WRITTEN INSTRUCTION:
Quote all of the entries word for word.
---*---
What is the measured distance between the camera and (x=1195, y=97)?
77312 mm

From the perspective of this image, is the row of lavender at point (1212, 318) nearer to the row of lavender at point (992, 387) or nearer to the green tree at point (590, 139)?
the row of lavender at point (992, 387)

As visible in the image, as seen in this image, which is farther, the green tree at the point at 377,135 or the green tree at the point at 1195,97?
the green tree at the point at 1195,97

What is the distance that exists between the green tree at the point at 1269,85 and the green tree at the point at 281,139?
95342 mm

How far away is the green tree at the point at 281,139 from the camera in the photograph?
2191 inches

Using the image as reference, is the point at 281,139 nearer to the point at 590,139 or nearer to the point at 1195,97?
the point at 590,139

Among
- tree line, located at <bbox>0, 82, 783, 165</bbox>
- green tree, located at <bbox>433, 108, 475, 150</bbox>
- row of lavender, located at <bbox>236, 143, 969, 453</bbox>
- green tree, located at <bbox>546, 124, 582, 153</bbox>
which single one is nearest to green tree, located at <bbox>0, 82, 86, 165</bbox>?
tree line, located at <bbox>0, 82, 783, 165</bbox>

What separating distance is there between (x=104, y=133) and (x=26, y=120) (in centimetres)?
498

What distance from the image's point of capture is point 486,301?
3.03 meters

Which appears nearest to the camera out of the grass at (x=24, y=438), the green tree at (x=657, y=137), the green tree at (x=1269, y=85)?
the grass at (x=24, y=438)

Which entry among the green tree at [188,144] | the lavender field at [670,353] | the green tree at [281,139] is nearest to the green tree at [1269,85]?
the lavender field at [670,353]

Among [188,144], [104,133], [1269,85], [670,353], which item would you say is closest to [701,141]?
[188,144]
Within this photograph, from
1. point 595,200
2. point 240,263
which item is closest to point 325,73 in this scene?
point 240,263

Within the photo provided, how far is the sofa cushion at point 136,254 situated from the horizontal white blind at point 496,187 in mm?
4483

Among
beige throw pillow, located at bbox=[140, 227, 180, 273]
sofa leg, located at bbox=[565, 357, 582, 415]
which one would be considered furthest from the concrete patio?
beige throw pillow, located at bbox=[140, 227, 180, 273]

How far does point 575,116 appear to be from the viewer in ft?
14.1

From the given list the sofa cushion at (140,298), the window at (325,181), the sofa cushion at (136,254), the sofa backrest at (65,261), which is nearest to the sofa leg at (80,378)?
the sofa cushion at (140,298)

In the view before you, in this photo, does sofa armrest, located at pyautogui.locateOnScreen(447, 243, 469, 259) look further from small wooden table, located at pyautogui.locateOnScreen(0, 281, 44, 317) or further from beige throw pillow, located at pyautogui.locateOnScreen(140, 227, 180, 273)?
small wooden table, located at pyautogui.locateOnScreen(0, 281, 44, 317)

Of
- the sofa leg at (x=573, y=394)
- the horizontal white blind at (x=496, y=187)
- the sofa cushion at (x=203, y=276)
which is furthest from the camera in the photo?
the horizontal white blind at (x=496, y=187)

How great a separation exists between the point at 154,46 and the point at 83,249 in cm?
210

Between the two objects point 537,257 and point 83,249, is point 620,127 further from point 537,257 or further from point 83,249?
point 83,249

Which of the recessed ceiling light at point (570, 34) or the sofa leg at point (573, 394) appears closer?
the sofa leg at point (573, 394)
---*---
WORKED ANSWER:
What is the measured distance between the camera and (x=1195, y=97)?
77312 mm

From the perspective of this image, is the row of lavender at point (1212, 318) nearer to the row of lavender at point (992, 387) or nearer to the green tree at point (590, 139)?
the row of lavender at point (992, 387)

As visible in the image, as seen in this image, which is farther, the green tree at the point at 377,135 or the green tree at the point at 1195,97?
the green tree at the point at 1195,97

What is the distance that exists between the green tree at the point at 1269,85 and the green tree at the point at 281,139?
95342 mm

How far away is the green tree at the point at 281,139 from the camera in the photograph?
2191 inches

Using the image as reference, is the point at 281,139 nearer to the point at 590,139 or nearer to the point at 1195,97?
the point at 590,139

Among
- tree line, located at <bbox>0, 82, 783, 165</bbox>
- green tree, located at <bbox>433, 108, 475, 150</bbox>
- row of lavender, located at <bbox>236, 143, 969, 453</bbox>
- green tree, located at <bbox>546, 124, 582, 153</bbox>
which single one is nearest to green tree, located at <bbox>0, 82, 86, 165</bbox>?
tree line, located at <bbox>0, 82, 783, 165</bbox>

What separating distance is there between (x=104, y=133) and (x=26, y=120) (in centimetres)?
498

What distance from the image's point of capture is point 486,301?
3.03 meters

Which appears nearest to the camera out of the grass at (x=24, y=438), the green tree at (x=657, y=137), the green tree at (x=1269, y=85)?
the grass at (x=24, y=438)

Which entry among the green tree at [188,144] | the lavender field at [670,353] | the green tree at [281,139] is nearest to the green tree at [1269,85]?
the lavender field at [670,353]

Among [188,144], [104,133], [1269,85], [670,353], which item would you say is closest to [701,141]?
[188,144]
Within this photograph, from
1. point 595,200
2. point 240,263
which item is closest to point 325,73 in this scene?
point 240,263

Within the photo provided, how far is the sofa cushion at point 136,254 situated from the horizontal white blind at point 496,187 in mm?
4483

Among
beige throw pillow, located at bbox=[140, 227, 180, 273]
sofa leg, located at bbox=[565, 357, 582, 415]
which one would be considered furthest from the concrete patio?
beige throw pillow, located at bbox=[140, 227, 180, 273]

How far does point 575,116 appear to be from the viewer in ft?
14.1

From the given list the sofa cushion at (140,298), the window at (325,181), the sofa cushion at (136,254), the sofa backrest at (65,261), which is nearest to the sofa leg at (80,378)?
the sofa cushion at (140,298)

In the view before you, in this photo, does sofa armrest, located at pyautogui.locateOnScreen(447, 243, 469, 259) look further from small wooden table, located at pyautogui.locateOnScreen(0, 281, 44, 317) or further from beige throw pillow, located at pyautogui.locateOnScreen(140, 227, 180, 273)?
small wooden table, located at pyautogui.locateOnScreen(0, 281, 44, 317)

Of
- the sofa leg at (x=573, y=394)
- the horizontal white blind at (x=496, y=187)
- the sofa cushion at (x=203, y=276)
which is furthest from the camera in the photo?
the horizontal white blind at (x=496, y=187)

How great a separation exists between the point at 154,46 and the point at 83,249 in cm?
210

Between the two objects point 537,257 and point 83,249, is point 620,127 further from point 537,257 or further from point 83,249?
point 83,249

Which of the recessed ceiling light at point (570, 34) or the sofa leg at point (573, 394) appears closer?
the sofa leg at point (573, 394)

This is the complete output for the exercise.